Potential functions of microbial communities in two seasons
A comprehensive assignment of microbial taxa to function was performed to identify bacterial potential ecological and pathogenic roles in two seasons. The result of predicted functions indicated that the majority of putative functions were enriched for aerobic chemoheterotrophy (16%), chemoheterotrophy (14%), animal parasites or symbionts (9%), aromatic compound degradation (8%), and human pathogens (8%) (Fig. 7). We also noticed that the abundance of bacteria belonging to all the aforementioned putative functions was higher in spring. Acinetobacter, Enhydrobacter, Sphingomonas, Pseudomonas, Sphingobium, Aeromicrobium, and Flavobacterium were the most abundant genera associated with aerobic chemoheterotrophy and chemoheterotrophy (Fig. S6 and S7). Acinetobacter, Candidatus Xiphinematobacter, and Clostridium were the predominant genera associated with animal parasites or symbionts (Fig. S8). Similarly, the dominant genera associated with aromatic compound degradation were Acinetobacter and Rhodococcus (Fig. S9). Bacterial members under the genus Acinetobacter, Clostridium, and Stenotrophomonas showed a higher abundance among the potential human pathogens (Fig.

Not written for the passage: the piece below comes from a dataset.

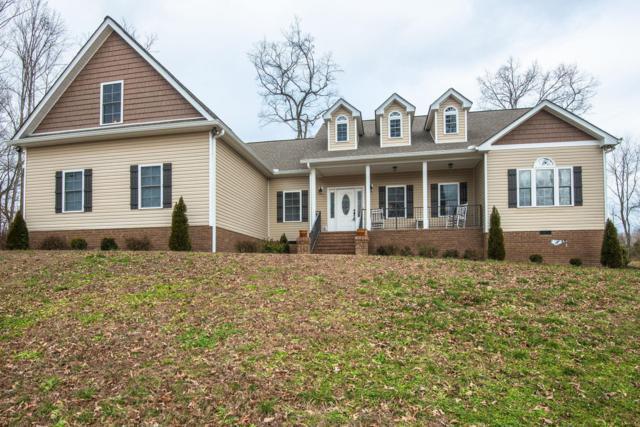 102 Hillside Dr, Dickson, TN 37055 (MLS #2001328) :: DeSelms Real Estate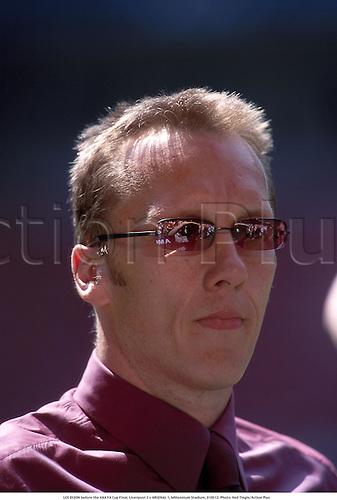 LEE DIXON before the AXA FA Cup Final, Liverpool 2 v ARSENAL 1, Millennium Stadium, 010512. Photo: Neil Tingle/Action Plus...2001.soccer.football.portrait.sunglasses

S10).
Though the average abundance was comparatively lesser than the five functions mentioned above, the abundance of bacterial genera associated with functions like oxygenic photoautotrophy, photoautotrophy, and phototrophy was higher in autumn. The genus Synechococcus showed a higher abundance in oxygenic photoautotrophy (Fig. S11). Synechococcus and Rhodoplanes showed a higher abundance in photoautotrophy (Fig. S12). Similarly, bacterial members of the genus Synechococcus and Rhodobacter were more abundant in phototrophy (Fig. S13).